#### PROBLEMA 1:
Según el texto sobre la reconstrucción de San Andrés, ¿qué fenómeno afectó al archipiélago hace un año?
#### PROBLEMA 2:
Resume el párrafo del texto sobre la reconstrucción de San Andrés que comienza con "A comienzos de mes" y conserva sus datos principales.

#### SECCIÓN DEL DOCUMENTO:
◆ ◆ ◆
La reconstrucción del Archipiélago de San Andrés, Providencia y Santa Catalina, afectada hace un año por el embate del huracán Iota, ha permitido coordinar y articular al sector público, privado y demás actores sociales en torno a una de las misiones más retadoras para el país y en la que hemos podido ratificar nuestro sentido de pertenencia con este paraíso insular.
De ahí, que en buen momento, el presidente Iván Duque Márquez ha prorrogado el estado de emergencia para facilitar la culminación de las obras y paliar los efectos de la crisis de salud pública que ha trastornado forzosamente los cronogramas de su entrega.
A comienzos de mes, tuve la oportunidad de visitar el archipiélago con gobernadores y altos representantes del Gobierno nacional, para así reflexionar con ellos sobre la necesidad, perentoria e impostergable, de fortalecer las políticas públicas de gestión del riesgo, pues ni nuestro país ni ninguna comunidad en el mundo está exenta de los fenómenos fortuitos derivados del cambio climático y la crisis ambiental.
◆ ◆ ◆
#### FILAS DE DATOS:
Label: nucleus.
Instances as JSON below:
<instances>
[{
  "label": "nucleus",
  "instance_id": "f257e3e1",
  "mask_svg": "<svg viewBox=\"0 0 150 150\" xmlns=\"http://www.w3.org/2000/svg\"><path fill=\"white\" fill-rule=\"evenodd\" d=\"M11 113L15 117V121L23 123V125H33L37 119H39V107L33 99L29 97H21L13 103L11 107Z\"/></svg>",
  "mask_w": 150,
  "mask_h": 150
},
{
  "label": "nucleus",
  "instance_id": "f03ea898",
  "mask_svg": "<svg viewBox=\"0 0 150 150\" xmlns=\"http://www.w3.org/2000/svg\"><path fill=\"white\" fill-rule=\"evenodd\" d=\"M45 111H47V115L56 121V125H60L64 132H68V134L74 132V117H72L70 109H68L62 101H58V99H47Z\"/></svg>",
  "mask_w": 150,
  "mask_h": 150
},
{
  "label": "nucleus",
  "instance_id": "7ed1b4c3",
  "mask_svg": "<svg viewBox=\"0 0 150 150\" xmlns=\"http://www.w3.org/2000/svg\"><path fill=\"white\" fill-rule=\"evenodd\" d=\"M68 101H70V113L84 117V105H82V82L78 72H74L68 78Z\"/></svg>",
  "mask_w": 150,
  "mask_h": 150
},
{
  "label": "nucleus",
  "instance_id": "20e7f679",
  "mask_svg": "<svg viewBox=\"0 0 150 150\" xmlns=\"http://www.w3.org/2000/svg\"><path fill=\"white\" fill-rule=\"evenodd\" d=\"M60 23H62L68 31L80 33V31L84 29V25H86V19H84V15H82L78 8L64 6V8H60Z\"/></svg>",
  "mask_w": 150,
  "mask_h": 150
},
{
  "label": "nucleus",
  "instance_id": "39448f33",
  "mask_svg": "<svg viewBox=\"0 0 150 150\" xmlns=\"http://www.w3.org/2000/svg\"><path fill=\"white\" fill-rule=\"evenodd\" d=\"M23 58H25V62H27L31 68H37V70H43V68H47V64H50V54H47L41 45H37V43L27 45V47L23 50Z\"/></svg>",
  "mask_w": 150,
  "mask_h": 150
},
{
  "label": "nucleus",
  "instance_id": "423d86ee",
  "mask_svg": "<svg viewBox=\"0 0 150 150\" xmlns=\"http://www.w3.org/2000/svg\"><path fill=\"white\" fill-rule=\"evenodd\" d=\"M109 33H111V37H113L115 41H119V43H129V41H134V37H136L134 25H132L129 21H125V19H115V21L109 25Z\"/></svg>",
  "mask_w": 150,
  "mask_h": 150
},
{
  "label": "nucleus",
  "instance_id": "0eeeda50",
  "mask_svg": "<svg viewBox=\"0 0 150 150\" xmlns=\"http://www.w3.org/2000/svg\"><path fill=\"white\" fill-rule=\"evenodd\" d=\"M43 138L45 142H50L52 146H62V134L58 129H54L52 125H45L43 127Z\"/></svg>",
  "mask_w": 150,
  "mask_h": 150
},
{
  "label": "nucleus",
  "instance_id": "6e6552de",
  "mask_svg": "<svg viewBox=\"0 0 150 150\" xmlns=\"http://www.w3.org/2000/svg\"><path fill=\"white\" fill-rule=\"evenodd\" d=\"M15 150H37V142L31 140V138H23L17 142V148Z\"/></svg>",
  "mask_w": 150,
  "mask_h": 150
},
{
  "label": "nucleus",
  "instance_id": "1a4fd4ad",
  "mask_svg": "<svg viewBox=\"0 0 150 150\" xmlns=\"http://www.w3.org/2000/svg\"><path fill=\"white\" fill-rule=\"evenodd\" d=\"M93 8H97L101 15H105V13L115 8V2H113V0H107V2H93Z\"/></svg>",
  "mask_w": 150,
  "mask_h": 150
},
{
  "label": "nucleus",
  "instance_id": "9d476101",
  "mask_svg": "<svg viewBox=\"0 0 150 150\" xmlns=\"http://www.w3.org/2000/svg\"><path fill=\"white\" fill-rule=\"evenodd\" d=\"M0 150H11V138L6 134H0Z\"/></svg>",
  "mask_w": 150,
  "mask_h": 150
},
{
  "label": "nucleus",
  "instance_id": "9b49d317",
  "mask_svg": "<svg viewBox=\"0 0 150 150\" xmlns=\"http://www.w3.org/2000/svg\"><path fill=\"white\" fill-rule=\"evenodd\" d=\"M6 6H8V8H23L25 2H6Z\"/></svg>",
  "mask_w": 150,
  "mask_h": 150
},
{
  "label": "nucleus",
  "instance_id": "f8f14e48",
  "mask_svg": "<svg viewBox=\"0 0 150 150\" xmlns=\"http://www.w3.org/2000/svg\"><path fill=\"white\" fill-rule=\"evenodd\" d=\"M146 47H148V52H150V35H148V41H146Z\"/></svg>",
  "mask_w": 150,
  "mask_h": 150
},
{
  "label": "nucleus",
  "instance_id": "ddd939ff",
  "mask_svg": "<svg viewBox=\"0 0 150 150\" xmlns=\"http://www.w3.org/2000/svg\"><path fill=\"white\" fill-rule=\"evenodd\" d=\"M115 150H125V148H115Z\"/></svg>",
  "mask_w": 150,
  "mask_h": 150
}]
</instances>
◆ ◆ ◆
#### RESPUESTA 1:
El huracán Iota.

#### RESPUESTA 2:
A comienzos de mes visité el archipiélago con gobernadores y altos representantes del Gobierno nacional. Allí reflexionamos sobre la urgencia de fortalecer las políticas públicas de gestión del riesgo, porque ningún país ni comunidad está exento de los fenómenos derivados del cambio climático y la crisis ambiental.